Get in-depth knowledge about Gaming Authorisations Regulations.
New Licence Fee
The new iGaming Regulatory Framework introduced an annual fixed Licence Fee of €25,000 annually, together with a variable Compliance Contribution fee depending on the gaming revenue generated.
The minimum payable Compliance Contribution ranges from a fee of €15,000 applicable to Type 1 Gaming Services providers to €25,000 applicable to Type 2 and Type 3 Gaming Services providers. A reduced Compliance Contribution fee of €5,000 is applicable to Type 4 for skilled games providers. Moreover, a maximum capping of either€375,000, €500,000 or €600,000, depending on the type of games offered shall apply. The variable compliance contribution fee is payable monthly.
Critical Gaming Supply providers are also subject to a licence fee depending on the revenue generated. In this regard, annual licence fees range between €25,000 and €35,000.
Providers of back-end services, or a control system whereby essential regulatory data is captured, stored or otherwise processed, are subject to a fee ranging between €3,000 and€5,000 annually.

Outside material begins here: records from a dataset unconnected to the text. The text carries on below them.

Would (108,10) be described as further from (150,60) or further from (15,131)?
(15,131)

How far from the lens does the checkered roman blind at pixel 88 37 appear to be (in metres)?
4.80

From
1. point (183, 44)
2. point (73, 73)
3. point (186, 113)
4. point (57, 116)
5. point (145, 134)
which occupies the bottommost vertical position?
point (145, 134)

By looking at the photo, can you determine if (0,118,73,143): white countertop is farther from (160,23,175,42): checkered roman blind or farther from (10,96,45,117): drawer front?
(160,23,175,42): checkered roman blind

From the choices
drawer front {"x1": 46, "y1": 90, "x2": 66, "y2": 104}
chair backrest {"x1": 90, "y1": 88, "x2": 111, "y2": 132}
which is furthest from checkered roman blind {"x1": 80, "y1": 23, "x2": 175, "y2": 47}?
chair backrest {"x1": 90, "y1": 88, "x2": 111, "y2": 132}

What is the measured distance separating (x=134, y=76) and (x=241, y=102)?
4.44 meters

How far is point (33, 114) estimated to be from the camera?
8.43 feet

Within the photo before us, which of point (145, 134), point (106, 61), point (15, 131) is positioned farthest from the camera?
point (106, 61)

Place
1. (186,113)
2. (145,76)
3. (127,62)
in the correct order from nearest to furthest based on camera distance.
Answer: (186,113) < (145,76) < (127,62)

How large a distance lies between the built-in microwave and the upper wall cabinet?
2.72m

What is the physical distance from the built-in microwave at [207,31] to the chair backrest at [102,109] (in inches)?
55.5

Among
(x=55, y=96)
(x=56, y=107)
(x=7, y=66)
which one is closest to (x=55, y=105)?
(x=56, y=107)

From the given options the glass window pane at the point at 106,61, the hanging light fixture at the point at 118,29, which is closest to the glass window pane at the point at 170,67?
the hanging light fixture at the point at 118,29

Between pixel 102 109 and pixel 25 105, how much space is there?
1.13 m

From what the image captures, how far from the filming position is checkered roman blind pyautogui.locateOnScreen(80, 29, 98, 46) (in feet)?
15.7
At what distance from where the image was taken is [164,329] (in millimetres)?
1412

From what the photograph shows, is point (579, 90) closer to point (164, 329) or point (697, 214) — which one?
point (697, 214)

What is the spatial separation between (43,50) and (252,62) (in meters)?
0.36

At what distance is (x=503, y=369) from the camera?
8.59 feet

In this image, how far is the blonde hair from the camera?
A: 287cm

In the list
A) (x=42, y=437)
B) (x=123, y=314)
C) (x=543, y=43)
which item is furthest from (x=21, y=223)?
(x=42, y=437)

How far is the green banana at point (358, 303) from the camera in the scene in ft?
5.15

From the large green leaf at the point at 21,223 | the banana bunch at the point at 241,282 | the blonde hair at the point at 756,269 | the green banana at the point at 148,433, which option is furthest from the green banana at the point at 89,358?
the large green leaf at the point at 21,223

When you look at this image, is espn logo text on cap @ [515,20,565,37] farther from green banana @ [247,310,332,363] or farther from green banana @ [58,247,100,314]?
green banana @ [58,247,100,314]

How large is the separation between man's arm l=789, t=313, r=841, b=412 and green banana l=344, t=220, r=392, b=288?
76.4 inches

Learn more about Malta gaming license cost and how to get it.
New Taxation Model for iGaming in Malta
In accordance with the new Gaming Act, all B2C Gaming Services operators are required to pay gaming tax amounting to 5% of the Gaming Revenue generated from Malta-based players.
Conversely, B2B Critical Gaming Supply operators are exempt from such gaming taxes.
Additionally, gaming companies are subject to a 35% corporate tax in Malta, either if they are companies incorporated and/or having management and control in Malta or companies deriving or raising income in Malta, together with the Compliance Contribution and Gaming Tax.
To know more about the corporate tax and income tax returns, read ‘A Guide To Malta Corporate Tax'.
The Malta Gaming Authority (MGA) is considered as a leader and a world-renowned regulator within the gaming industry.
The new Malta Gaming Regulatory Framework which came into force on the 1st August 2018 broadened the MGA’s regulatory capacity to supervise and to allow an intervention where required. This new framework covers all the activities licensed by the Malta Gaming Authority.